How do we apply Scripture to ourselves?

First we must ingest and digest the Bible to the point that its words are always in our mouth (like honey on our lips). If our hearts are full of God’s truth, our mouths will speak His truths and say things we should and not say what we shouldn’t.

Second we must let the Word in by meditating upon it. Meditate suggests the image of a cow chewing the cud over and over. When we meditate, we run a truth around in our mind until we begin to see life from the Lord’s viewpoint. A mind filled with the Word leads to a heart full of the love of God.

Third we must apply Scripture, live it out, in our lives. We need to be obedient if we truly want success. The proof we believe the Bible is to obey it! Real success is fulfilling the purposes of God.

There are three types of people in the world:-

  1. Those with no purpose in life. They drift through life, go to school, get a job, start a career, get married, have children, divorce, remarry, move from house to house, retire, play golf and die.
  2.  Those with the wrong purpose in life. Sure they can be super achievers, climb the corporate ladder, get the golden handshake, but live their lives with little or no thought about God and die without Him. The question why would a loving God send anyone to hell? Is the wrong question to ask. It should be, why would a person choose hell over a loving God?
  3. Then there are those who have found the right purpose in life. They believe that God put them on this earth, they are foreigners here, to fulfill His purpose and they are doing what they believe His purpose is.

An estimated 500,000 tons of water go over Niagara Falls every minute. On March 29, 1948, the falls suddenly stopped. Those who lived near enough heard the overwhelming silence, and immediately they thought it was a sign – the end of the world had come! However, after thirty hours had passed the flow of water resumed. What happened? Tons of ice had jammed the Niagara River at its entrance. The ice blocked the flow of water until finally, there was a shift in the blockage and the river began flowing again. The river had stopped flowing because of ice.
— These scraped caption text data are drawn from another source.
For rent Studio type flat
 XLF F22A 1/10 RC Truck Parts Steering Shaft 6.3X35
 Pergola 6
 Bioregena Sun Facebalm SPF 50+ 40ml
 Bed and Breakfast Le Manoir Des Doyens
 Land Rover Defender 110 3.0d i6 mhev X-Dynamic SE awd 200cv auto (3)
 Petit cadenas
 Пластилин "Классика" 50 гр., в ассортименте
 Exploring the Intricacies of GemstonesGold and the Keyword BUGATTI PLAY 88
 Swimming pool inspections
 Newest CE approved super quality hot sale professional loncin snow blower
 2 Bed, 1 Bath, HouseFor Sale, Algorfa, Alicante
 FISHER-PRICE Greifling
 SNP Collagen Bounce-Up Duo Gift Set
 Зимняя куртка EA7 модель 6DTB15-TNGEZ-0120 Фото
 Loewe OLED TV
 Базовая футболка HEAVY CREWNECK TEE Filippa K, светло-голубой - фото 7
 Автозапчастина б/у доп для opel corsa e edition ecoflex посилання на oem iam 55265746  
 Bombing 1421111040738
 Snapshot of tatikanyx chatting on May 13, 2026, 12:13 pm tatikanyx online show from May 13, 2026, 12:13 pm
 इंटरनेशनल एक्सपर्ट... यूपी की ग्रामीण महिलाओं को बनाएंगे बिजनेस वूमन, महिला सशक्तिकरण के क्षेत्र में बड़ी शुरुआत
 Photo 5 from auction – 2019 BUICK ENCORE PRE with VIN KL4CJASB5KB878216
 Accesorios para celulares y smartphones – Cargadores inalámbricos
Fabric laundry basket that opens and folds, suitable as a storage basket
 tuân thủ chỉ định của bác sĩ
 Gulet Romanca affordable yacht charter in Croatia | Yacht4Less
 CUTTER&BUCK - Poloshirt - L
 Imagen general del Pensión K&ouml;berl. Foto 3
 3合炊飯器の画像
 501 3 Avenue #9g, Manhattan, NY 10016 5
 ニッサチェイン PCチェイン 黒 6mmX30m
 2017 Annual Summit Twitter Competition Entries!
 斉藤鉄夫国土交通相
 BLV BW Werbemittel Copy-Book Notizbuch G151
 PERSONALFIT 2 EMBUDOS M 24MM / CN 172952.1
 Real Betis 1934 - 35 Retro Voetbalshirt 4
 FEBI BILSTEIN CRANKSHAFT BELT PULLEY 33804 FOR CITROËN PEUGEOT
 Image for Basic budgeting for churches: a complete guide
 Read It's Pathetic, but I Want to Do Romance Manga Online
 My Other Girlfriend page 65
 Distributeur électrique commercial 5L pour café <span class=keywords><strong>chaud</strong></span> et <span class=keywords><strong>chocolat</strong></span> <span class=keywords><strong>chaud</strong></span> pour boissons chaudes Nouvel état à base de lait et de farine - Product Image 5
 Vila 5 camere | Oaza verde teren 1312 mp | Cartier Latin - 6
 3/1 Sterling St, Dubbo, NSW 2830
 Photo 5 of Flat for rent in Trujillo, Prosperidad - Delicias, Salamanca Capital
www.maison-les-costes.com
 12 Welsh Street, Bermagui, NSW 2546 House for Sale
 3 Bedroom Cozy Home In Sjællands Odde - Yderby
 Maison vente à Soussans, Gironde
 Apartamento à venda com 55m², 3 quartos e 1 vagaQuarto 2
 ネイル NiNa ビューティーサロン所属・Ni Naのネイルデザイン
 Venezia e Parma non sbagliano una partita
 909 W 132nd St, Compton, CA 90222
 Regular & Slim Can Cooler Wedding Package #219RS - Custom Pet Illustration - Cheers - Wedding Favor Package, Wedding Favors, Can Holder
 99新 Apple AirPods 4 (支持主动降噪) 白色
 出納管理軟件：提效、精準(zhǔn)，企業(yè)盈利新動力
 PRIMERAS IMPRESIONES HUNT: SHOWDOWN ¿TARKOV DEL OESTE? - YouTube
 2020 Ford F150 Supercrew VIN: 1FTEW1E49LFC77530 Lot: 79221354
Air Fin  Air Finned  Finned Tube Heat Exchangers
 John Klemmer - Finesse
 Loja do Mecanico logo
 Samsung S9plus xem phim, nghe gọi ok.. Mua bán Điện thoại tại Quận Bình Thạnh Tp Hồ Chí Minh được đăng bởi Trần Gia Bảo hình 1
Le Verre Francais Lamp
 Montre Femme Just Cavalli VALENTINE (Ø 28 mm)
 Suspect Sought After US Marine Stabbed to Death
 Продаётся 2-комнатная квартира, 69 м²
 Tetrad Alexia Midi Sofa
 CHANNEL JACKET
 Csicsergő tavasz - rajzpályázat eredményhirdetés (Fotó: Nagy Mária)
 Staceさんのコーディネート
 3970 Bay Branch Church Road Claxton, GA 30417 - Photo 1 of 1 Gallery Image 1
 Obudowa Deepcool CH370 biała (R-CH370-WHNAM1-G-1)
If we really want the flow of God’s love, peace, joy, and anointing in our lives we cannot allow our hearts to become like ice. If we do, His life-giving current will stop and there won’t be a spring within us welling up to eternal life. We need the presence of God, we need to obey His principles and be filled with His purpose. Success will then be guaranteed! We need to discover and pursue it.

Love in the Messiah. Blessed be the Word.